A Vibrant FlagThe Houston Chronicle ran a book review with a rigorous critique of Dalton Conley’s Elsewhere, USA this weekend, highlighting some of the aspects of the book that were confusing to Chronicle reviewer Steven Alford, but raises some interesting concerns about how applicable Conley’s arguments are to a lay-reader, or any middle-class American. 

Alford writes

Conley claims, “changes in three areas of our lives—the economy, the family, and technology—have combined to alter the social world and give birth to a new type of American professional … the intravidual [who] has multiple selves competing for attention within his/her own mind, just as, externally, she or he is bombarded by multiple stimuli simultaneously.” (Isn’t he describing a mother of twins?)

This raises the question of exactly what and whom he is describing in the Elsewhere society—the wealthy or a much broader group. If the latter—and it seems he’s going for a larger reader demographic—then the terms of the argument he sets up at the beginning just don’t work, shuttling as it does between descriptions of the hard-working, high-flying Elsewhere class and “us,” constantly conflating the author/reader “us” with Mr. and Mrs. Elsewhere.

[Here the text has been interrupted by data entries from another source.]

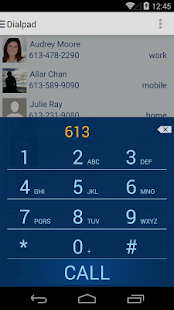 How to mod ThinkingPhones lastet apk for android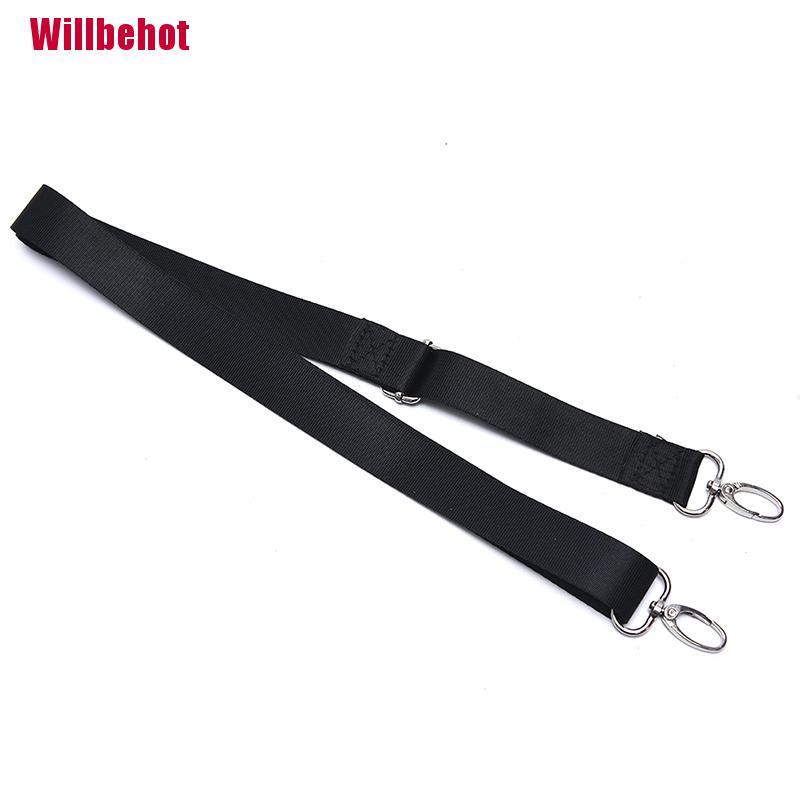 Dây Đeo Máy Ảnh Bằng nylon Có Thể Tùy Chỉnh Thuận Tiện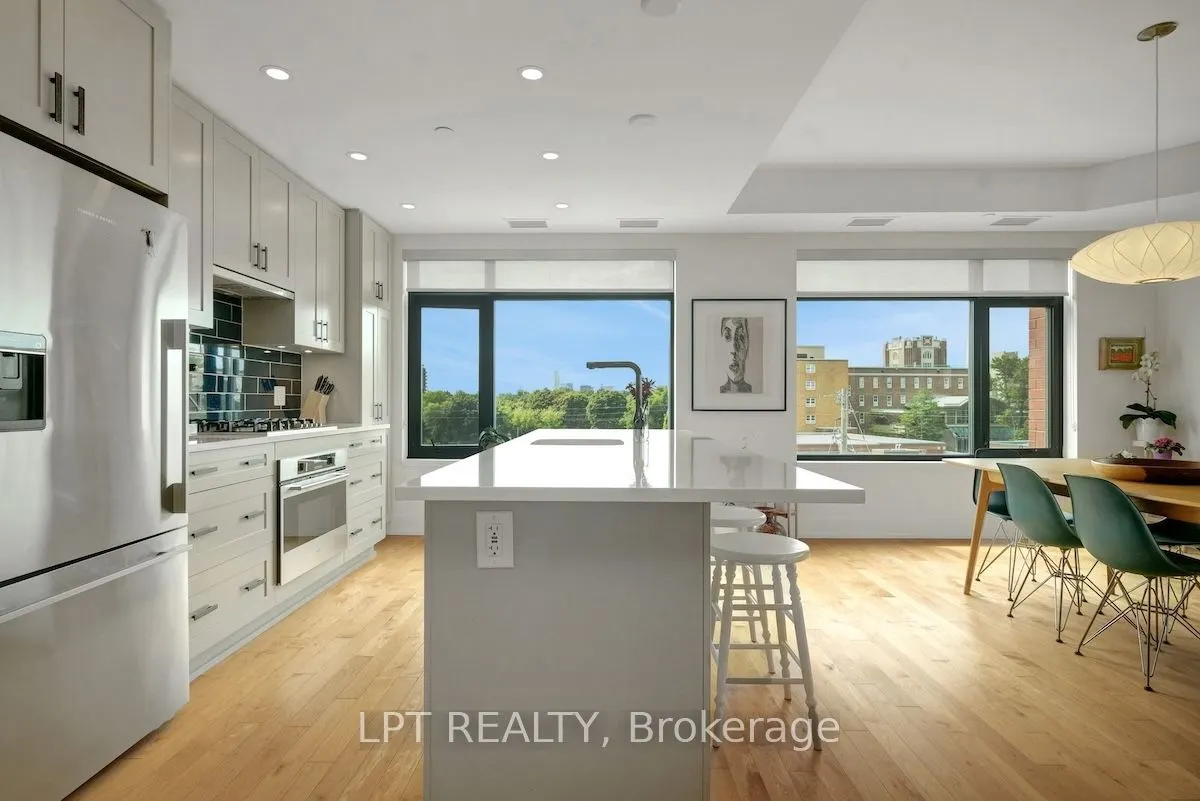 60 Springhurst Avenue, #504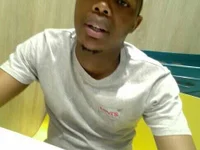 MajorBenTen666's webcam live show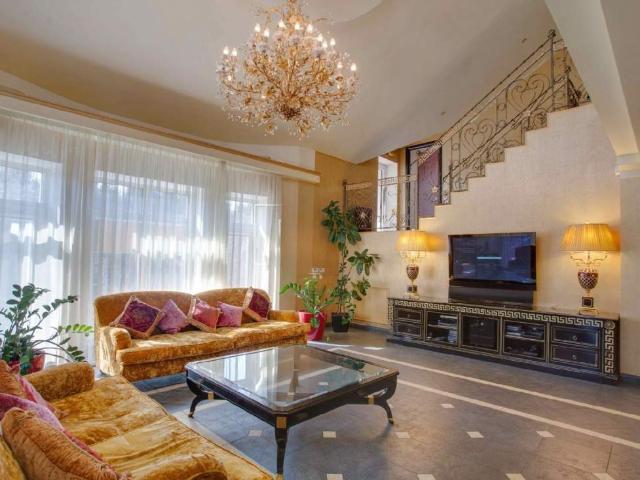 Дом аренда в Иванковичах, Винницкой области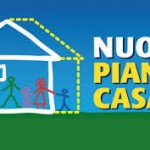 piano casa e mutui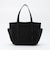 【COBMASTER】別注 QLT DESERT TOTE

This intravidual is a member of the Elsewhere class, the top third of earners, “lawyers with young kids at home, and investment bankers, and public relations consultants, and advertising executives, and yes, overpaid CEOs.” Apparently, the more these people earn, the more they work, upsetting the traditional idea of leisure-class elites. Also, they “change partners more than they change locations.”

They live in the Elsewhere society, “where not only have physical boundaries become less important, where not only do many of us function with split-screen attentions (becoming, in essence, a collection of intraviduals), but where social boundaries dissolve, leaving us in a new cultural landscape without a map or guidebook.”

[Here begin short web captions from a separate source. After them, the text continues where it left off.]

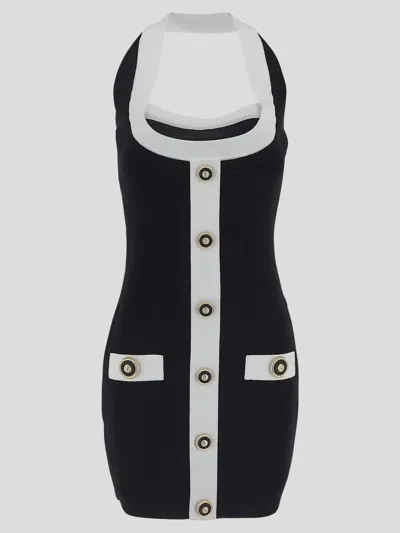 Balmain Dresses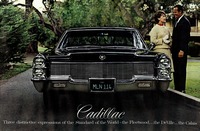 1965 Cadillac Foldout-01.jpg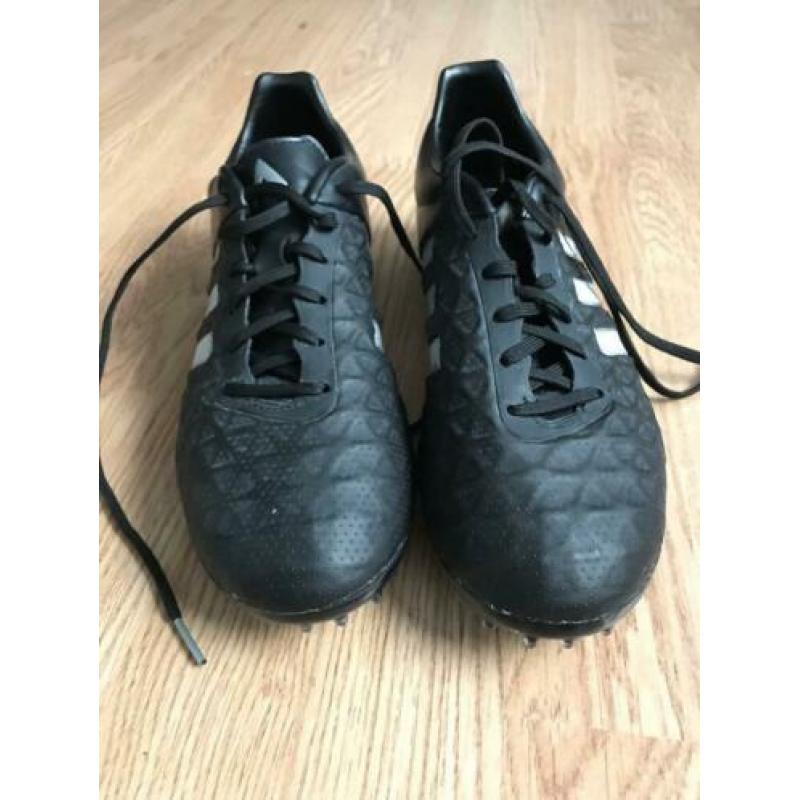 Adidas 15.1 ACE hybride voetbalschoenen 41 1/3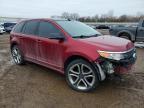 2014 Ford Edge Sport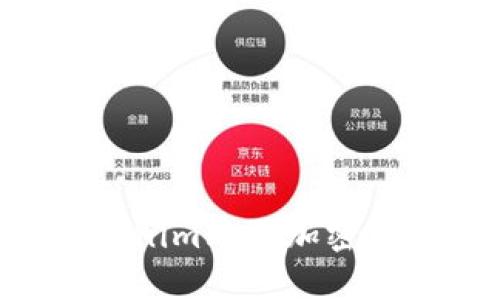 如何通过Tokenim购买加密货币：全面指南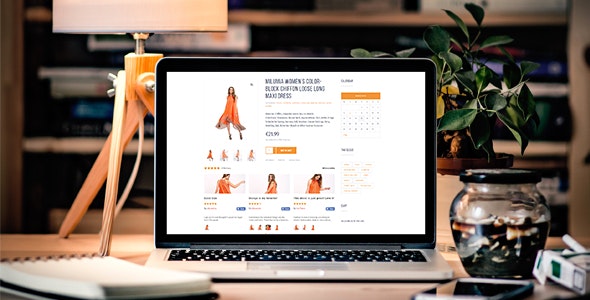 preview-8.jpg WooCommerce Image Review for Discount - Image 1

Do you live here? Do I? I have no idea (lacking, I guess, the relevant map/guidebook). The reason I’m confused is that there is a fundamental problem with Elsewhere’s argument. After identifying the Elsewhere class in the introduction, in the first chapter he switches to “we,” “us,” and “Mr. and Mrs.” [!] Elsewhere, suggesting that he’s speaking to a broad swath of readers, not just those he earlier identified as earning more than $200K a year.

But has Conley’s written an ‘Encyclopedia of Sociology’ in this volume? 

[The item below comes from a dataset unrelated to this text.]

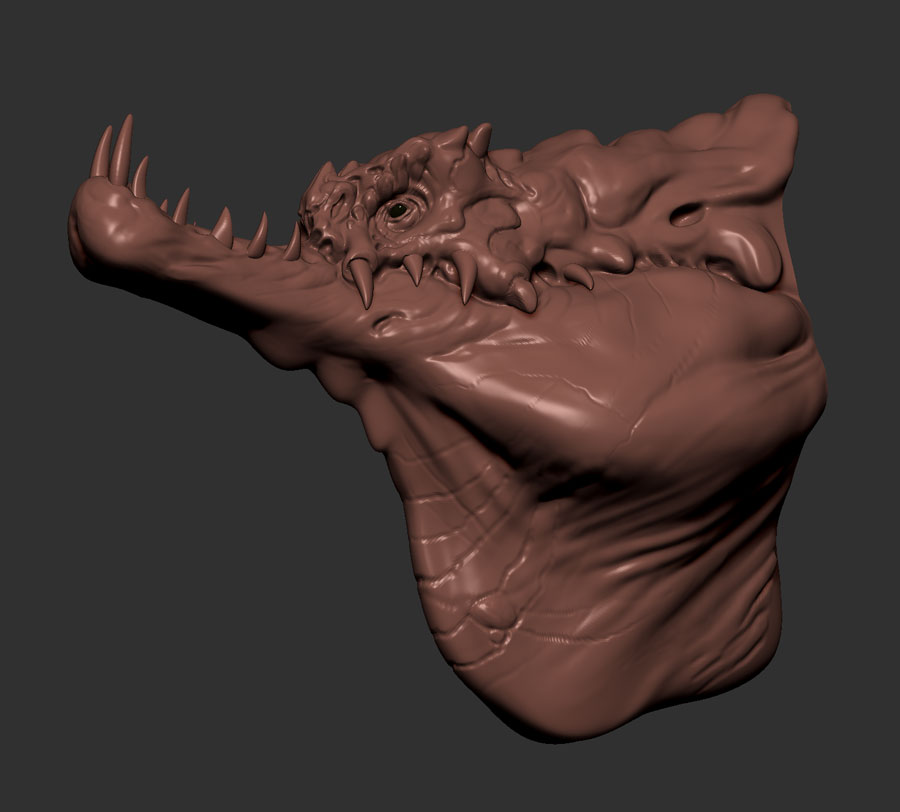 ZBrush-Document.jpg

To call the book’s prose “breezy” would be akin to calling a hurricane windy. On any given page, it seems that an Encyclopedia of Sociology has exploded and we are sifting through the remains. All the usual suspects appear — C. Wright Mills, Weber, Milgram, Goffman, Shills — but they are presented adrift from their important historical and social context, applied at will to the present moment, picked up and put down like so many discarded Legos.

For example, Conley explains Marx’s four types of alienation — no doubt helpful to many readers — and claims that intraviduals are alienated. But then it’s on to the next topic. Wait: If a postmodern person is alienated, how does that compare to the modernist figure who was the object of Marx’s analysis? And apparently one of the marks of an intravidual is his/her internationalism: Identity is no longer a function of place and space. But what of Marx’s proletariat, which was international by definition? What’s the difference in the two types of internationalism? Apparently “nowhere men” are “the necessary, dialectic complement to the Elsewhere class,” an observation not made until page 131, and dropped again without elaboration. The author then talks about rational taxation schemes, the monetization of the Internet and other bubbly topics only peripherally, if at all, related to his subject.